Reproduce the items below, substituting "lamppost" for each occurrence of "utility pole" and leaving all other text unchanged.
━━━━━━━━━━━━━━━━━━━━━━━━━━━━━━
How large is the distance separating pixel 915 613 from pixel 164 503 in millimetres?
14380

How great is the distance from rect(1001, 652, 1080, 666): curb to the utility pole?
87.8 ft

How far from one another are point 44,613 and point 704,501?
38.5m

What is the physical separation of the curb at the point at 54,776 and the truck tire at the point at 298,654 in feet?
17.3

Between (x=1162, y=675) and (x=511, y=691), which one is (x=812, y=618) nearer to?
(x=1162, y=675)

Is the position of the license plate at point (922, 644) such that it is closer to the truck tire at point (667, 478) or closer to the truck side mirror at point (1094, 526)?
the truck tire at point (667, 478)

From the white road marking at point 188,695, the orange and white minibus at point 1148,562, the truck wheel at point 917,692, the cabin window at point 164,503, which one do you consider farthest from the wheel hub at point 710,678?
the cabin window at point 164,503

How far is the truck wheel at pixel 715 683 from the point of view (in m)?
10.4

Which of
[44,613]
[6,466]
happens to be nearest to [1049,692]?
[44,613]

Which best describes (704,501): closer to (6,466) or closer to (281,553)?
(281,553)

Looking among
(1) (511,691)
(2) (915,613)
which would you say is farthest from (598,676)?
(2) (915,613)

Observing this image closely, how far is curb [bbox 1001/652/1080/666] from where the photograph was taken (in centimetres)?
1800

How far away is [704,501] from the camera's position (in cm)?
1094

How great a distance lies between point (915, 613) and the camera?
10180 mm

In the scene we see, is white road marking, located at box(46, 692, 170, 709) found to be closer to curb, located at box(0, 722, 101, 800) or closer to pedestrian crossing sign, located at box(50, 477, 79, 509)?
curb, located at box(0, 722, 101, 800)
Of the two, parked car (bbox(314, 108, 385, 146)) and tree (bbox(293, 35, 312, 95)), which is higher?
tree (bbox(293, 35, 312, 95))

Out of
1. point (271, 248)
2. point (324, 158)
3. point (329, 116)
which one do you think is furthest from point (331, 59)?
━━━━━━━━━━━━━━━━━━━━━━━━━━━━━━
- [Finished exercise]:
How large is the distance separating pixel 915 613 from pixel 164 503 in millimetres?
14380

How great is the distance from rect(1001, 652, 1080, 666): curb to the lamppost?
87.8 ft

How far from one another are point 44,613 and point 704,501?
38.5m

What is the physical separation of the curb at the point at 54,776 and the truck tire at the point at 298,654 in feet?
17.3

Between (x=1162, y=675) and (x=511, y=691), which one is (x=812, y=618) nearer to?
(x=1162, y=675)

Is the position of the license plate at point (922, 644) such that it is closer to the truck tire at point (667, 478) or closer to the truck side mirror at point (1094, 526)?
the truck tire at point (667, 478)

From the white road marking at point 188,695, the orange and white minibus at point 1148,562, the truck wheel at point 917,692, the cabin window at point 164,503, which one do you consider farthest from the wheel hub at point 710,678?
the cabin window at point 164,503

How far is the truck wheel at pixel 715 683 from the point of view (in m)?
10.4

Which of
[44,613]
[6,466]
happens to be nearest to [1049,692]?
[44,613]

Which best describes (704,501): closer to (6,466) or closer to (281,553)?
(281,553)

Looking among
(1) (511,691)
(2) (915,613)
which would you say is farthest from (598,676)?
(2) (915,613)

Observing this image closely, how far is curb [bbox 1001/652/1080/666] from where the photograph was taken (in centimetres)?
1800

How far away is [704,501] from the camera's position (in cm)?
1094

How great a distance lies between point (915, 613) and the camera?
10180 mm

In the scene we see, is white road marking, located at box(46, 692, 170, 709) found to be closer to curb, located at box(0, 722, 101, 800) or closer to pedestrian crossing sign, located at box(50, 477, 79, 509)?
curb, located at box(0, 722, 101, 800)
Of the two, parked car (bbox(314, 108, 385, 146)) and tree (bbox(293, 35, 312, 95)), which is higher?
tree (bbox(293, 35, 312, 95))

Out of
1. point (271, 248)
2. point (324, 158)
3. point (329, 116)
which one do you think is furthest from point (331, 59)?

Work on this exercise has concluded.